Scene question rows
☆ ☆ ☆ ☆ ☆ ☆ ☆
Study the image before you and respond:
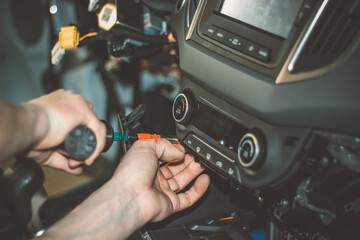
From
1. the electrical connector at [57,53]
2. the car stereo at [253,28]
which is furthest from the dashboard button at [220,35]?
the electrical connector at [57,53]

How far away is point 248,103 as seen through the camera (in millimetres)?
584

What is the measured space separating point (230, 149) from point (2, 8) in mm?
1511

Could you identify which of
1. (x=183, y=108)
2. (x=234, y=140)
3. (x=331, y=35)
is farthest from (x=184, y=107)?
(x=331, y=35)

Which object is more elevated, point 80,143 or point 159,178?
point 80,143

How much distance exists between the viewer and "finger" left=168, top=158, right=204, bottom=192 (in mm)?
892

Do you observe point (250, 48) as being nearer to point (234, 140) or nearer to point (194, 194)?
point (234, 140)

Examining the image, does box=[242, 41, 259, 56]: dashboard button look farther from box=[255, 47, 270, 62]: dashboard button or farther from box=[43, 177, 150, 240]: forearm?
box=[43, 177, 150, 240]: forearm

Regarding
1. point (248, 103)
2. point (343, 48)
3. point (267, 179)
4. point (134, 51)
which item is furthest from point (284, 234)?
point (134, 51)

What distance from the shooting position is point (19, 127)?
49 cm

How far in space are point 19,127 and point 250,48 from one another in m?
0.48

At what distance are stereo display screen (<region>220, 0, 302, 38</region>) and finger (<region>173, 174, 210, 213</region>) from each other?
492 millimetres

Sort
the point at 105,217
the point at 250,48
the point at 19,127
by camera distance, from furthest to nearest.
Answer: the point at 105,217 < the point at 250,48 < the point at 19,127

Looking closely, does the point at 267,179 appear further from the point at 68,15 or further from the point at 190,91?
the point at 68,15

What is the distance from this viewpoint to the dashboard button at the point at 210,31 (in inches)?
26.1
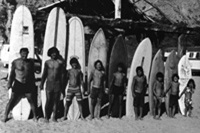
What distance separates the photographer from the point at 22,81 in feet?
17.0

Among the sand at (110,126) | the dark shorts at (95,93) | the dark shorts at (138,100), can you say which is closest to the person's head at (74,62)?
the dark shorts at (95,93)

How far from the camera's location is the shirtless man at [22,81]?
17.0 feet

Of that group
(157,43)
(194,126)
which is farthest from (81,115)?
(157,43)

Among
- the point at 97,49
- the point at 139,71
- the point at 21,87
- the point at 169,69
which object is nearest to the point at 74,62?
the point at 97,49

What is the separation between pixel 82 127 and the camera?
17.1 ft

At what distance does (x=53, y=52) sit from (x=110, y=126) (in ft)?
6.42

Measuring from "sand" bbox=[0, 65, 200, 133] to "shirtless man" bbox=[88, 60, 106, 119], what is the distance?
39 cm

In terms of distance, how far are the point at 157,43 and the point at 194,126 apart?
4528 millimetres

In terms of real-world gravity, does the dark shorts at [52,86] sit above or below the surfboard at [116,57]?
below

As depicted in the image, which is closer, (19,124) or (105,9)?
(19,124)

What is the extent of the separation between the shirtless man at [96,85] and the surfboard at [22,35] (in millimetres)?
1354

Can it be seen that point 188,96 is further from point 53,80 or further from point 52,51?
point 52,51

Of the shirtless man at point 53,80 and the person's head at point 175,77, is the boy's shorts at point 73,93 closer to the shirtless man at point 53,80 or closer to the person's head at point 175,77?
the shirtless man at point 53,80

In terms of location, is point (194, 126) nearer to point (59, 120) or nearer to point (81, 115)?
point (81, 115)
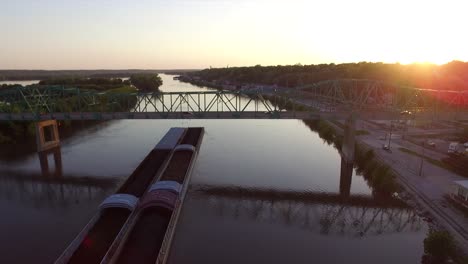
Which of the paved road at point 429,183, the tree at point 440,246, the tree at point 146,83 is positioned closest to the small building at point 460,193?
the paved road at point 429,183

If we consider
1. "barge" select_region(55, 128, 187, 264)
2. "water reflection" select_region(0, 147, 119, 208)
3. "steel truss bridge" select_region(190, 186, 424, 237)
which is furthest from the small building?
"water reflection" select_region(0, 147, 119, 208)

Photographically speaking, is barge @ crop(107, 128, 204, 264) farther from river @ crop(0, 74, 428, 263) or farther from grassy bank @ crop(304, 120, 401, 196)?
grassy bank @ crop(304, 120, 401, 196)

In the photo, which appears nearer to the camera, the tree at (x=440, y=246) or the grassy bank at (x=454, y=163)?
the tree at (x=440, y=246)

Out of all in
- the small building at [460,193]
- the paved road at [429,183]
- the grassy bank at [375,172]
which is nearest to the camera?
the paved road at [429,183]

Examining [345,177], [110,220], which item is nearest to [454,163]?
[345,177]

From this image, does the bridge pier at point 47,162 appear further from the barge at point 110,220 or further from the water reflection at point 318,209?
the water reflection at point 318,209

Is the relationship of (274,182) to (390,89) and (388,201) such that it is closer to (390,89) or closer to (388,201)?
(388,201)
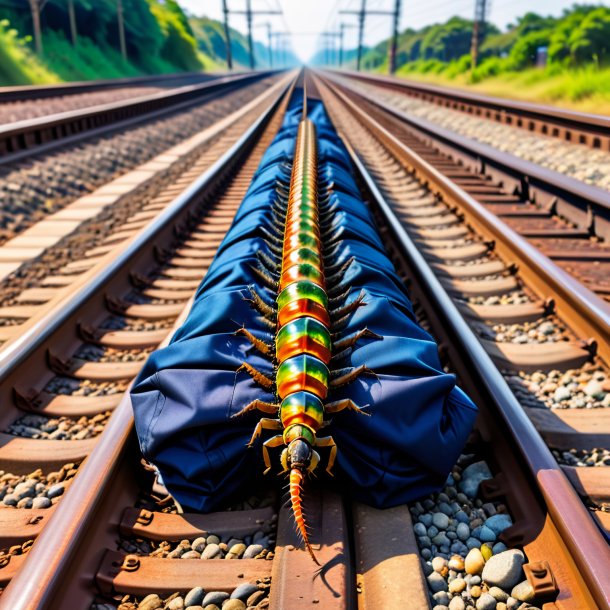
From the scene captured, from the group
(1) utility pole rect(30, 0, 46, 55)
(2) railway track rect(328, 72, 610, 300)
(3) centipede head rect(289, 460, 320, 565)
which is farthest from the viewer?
(1) utility pole rect(30, 0, 46, 55)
☆ ☆ ☆ ☆ ☆ ☆ ☆
Stated task> Copy the rows verbatim from the line with "Is the relationship" through the end of the rows, leaving out the pictures.

Response>
Is the relationship of (274,182) to (390,89) and (388,201) such that it is closer to (390,89) or closer to (388,201)?
(388,201)
From the scene captured, from the group
(1) utility pole rect(30, 0, 46, 55)
(2) railway track rect(328, 72, 610, 300)
(3) centipede head rect(289, 460, 320, 565)
which is farthest from the viewer?
(1) utility pole rect(30, 0, 46, 55)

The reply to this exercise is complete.